[[ GIVEN TEXT open ]]

Published online by Cambridge University Press: 10 December 2009
Introduction
We are exploring how primitives, small units of behavior, can speed up robot learning and enable robots to learn difficult dynamic tasks in reasonable amounts of time. In this chapter we describe work on learning from observation and learning from practice on air hockey and marble maze tasks. We discuss our research strategy, results, and open issues and challenges.
Primitives are units of behavior above the level of motor or muscle commands. There have been many proposals for such units of behavior in neuroscience, psychology, robotics, artificial intelligence and machine learning (Arkin, 1998; Schmidt, 1988; Schmidt, 1975; Russell and Norvig, 1995; Barto and Mahadevan, 2003). There is a great deal of evidence that biological systems have units of behavior above the level of activating individual motor neurons, and that the organization of the brain reflects those units of behavior (Loeb, 1989). We know that in human eye movement, for example, there are only a few types of movements including saccades, smooth pursuit, vestibular ocular reflex (VOR), optokinetic nystagmus (OKN) and vergence, that general eye movements are generated as sequences of these behavioral units, and that there are distinct brain regions dedicated to generating and controlling each type of eye movement (Carpenter, 1988). We know that there are discrete locomotion patterns, or gaits, for animals with legs (McMahon, 1984). Whether there are corresponding units of behavior for upper limb movement in humans and other primates is not yet clear.

[[ GIVEN TEXT closed ]]
[[ THE DATA open ]]

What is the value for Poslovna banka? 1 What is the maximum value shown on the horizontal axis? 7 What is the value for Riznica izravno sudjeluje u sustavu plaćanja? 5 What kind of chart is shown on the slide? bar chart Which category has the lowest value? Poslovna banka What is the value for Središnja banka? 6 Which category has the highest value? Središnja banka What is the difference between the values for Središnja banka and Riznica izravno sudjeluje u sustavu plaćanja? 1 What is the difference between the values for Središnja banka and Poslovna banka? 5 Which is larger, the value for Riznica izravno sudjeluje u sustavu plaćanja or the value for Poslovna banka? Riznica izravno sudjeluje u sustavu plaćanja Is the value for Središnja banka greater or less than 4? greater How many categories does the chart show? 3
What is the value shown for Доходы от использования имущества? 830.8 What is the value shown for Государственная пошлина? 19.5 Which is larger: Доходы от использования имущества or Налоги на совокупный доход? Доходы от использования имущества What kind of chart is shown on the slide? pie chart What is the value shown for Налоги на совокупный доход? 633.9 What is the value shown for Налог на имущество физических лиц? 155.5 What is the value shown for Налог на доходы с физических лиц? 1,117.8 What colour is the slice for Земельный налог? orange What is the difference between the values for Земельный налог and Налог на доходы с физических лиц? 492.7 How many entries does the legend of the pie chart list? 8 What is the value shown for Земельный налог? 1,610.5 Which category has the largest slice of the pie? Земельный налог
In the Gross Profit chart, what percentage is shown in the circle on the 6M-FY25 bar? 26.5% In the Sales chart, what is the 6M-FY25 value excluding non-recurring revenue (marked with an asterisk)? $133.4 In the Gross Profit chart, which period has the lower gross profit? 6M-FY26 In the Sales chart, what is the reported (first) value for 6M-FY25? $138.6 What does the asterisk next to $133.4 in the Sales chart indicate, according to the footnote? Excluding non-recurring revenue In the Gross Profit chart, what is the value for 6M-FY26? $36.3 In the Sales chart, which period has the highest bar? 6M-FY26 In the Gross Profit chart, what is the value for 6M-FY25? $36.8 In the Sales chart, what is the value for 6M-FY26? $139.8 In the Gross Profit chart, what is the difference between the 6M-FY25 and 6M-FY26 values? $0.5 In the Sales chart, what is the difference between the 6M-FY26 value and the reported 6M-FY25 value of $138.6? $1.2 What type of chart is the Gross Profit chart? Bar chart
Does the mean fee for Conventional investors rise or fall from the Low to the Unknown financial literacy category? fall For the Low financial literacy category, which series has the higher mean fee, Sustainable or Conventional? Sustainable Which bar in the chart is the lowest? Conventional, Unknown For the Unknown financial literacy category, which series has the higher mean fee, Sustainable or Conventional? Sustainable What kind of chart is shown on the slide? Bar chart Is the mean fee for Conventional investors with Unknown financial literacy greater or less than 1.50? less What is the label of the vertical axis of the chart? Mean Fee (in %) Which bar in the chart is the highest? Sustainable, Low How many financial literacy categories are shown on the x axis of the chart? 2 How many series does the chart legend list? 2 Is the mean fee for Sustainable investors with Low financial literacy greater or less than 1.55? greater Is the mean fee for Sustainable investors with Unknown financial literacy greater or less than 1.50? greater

[[ THE DATA closed ]]

REQUIREMENT 1: Do these statements agree with the text on robot learning primitives? Answer each with yes or no and quote the deciding words of the text. (a) Primitives are units of behavior above the level of motor or muscle commands. (b) It is already clear that humans have units of behavior for upper limb movement. (c) The chapter covers work on air hockey and marble maze tasks.
REQUIREMENT 2: Please reproduce the text on robot learning primitives word for word, from "Published online by" to "issues and challenges.".
The lines after the text aren't needed.

RESPONSE AREA 1:
(a) Yes: "Primitives are units of behavior above the level of motor or muscle commands."
(b) No: "Whether there are corresponding units of behavior for upper limb movement in humans and other primates is not yet clear."
(c) Yes: "learning from observation and learning from practice on air hockey and marble maze tasks"

RESPONSE AREA 2:
Published online by Cambridge University Press: 10 December 2009
Introduction
We are exploring how primitives, small units of behavior, can speed up robot learning and enable robots to learn difficult dynamic tasks in reasonable amounts of time. In this chapter we describe work on learning from observation and learning from practice on air hockey and marble maze tasks. We discuss our research strategy, results, and open issues and challenges.